Il romanzo di Carofiglio racconta di un padre e un figlio e di un incontro che li cambierà per sempre. Antonio è un liceale solitario e risentito, suo padre un matematico dal passato brillante; i rapporti fra i due non sono mai stati facili. Un pomeriggio di giugno dei primi anni Ottanta atterrano a Marsiglia, dove una serie di circostanze inattese li costringerà a trascorrere insieme due giorni e due notti senza sonno. È cosí che il ragazzo e l’uomo si conoscono davvero, per la prima volta; si specchiano l’uno nell’altro e si misurano con la figura della madre ed ex moglie, donna bellissima ed elusiva. La loro sarà una corsa turbinosa, a tratti allucinata a tratti allegra, fra quartieri malfamati, spettacolari paesaggi di mare, luoghi nascosti e popolati da creature notturne. Un viaggio avventuroso e struggente sull’orizzonte della vita. Con una lingua netta, di precisione geometrica eppure capace di cogliere le sfumature piú delicate, Gianrico Carofiglio costruisce un indimenticabile racconto sulle illusioni e sul rimpianto, sul passare del tempo, dell’amore, del talento.

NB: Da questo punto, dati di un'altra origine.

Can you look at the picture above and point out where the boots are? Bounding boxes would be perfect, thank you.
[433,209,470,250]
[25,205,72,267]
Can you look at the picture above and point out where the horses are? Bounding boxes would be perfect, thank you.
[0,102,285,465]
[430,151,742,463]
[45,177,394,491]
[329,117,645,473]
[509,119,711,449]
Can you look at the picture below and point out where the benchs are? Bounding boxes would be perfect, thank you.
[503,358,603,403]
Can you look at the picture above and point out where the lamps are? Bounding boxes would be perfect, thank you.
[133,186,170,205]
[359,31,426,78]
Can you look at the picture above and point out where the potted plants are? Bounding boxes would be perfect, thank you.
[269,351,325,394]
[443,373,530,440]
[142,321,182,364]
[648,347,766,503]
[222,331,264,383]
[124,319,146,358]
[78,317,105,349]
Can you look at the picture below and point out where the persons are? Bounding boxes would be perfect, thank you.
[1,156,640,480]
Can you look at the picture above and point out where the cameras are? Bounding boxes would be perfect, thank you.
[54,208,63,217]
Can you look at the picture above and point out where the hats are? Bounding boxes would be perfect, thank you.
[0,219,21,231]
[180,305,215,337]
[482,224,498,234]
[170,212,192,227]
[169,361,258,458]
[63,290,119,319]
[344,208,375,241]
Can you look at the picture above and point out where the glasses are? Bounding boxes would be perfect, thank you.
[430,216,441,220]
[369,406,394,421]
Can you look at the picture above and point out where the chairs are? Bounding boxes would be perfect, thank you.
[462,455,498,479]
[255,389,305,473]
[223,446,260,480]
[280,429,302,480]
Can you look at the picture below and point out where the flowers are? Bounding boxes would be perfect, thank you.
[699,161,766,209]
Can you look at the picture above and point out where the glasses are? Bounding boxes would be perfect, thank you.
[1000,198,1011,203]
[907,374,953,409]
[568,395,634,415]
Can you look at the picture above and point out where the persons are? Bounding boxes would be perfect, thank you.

«E papà suonò da solo. Io non lo avrei confessato nemmeno a me stesso, ma ero orgoglioso e fiero di lui, e avrei voluto dire a chi mi stava vicino che il signore alto, magro, dall’aspetto elegante che era seduto al piano e sembrava molto piú giovane dei suoi cinquantun anni, era mio padre. Quando finí, inseguendo il senso di ciò che aveva suonato in due scale conclusive e malinconiche, scoppiò un applauso pieno di simpatia. E anch’io applaudii e continuai a farlo finché non fui sicuro che mi avesse visto, perché cominciavo a capire che esistono gli equivoci e non volevo che ce ne fossero in quel momento».
Gianrico Carofiglio (Bari, 30 maggio 1961) ha scritto racconti, romanzi, saggi. Sempre in vetta alle classifiche dei best seller, i suoi libri sono tradotti in tutto il mondo. Ha inventato il popolarissimo personaggio dell’avvocato Guido Guerrieri, cui è stata dedicata una serie televisiva di successo. Per Einaudi ha scritto il racconto La doppia vita di Natalia Blum raccolto nell’antologia Crimini italiani, Cocaina, con Massimo Carlotto e Giancarlo De Cataldo (Stile libero 2013), Una mutevole verità (Stile libero 2014), La regola dell’equilibrio (Stile Libero 2014 e Super ET 2016), Passeggeri notturni (Stile Libero 2016), L’estate fredda (Stile Libero 2016). Ha ottenuto il Premio Speciale alla carriera della XXVII edizione del premio letterario Castelfiorentino di Poesia e Narrativa 2016.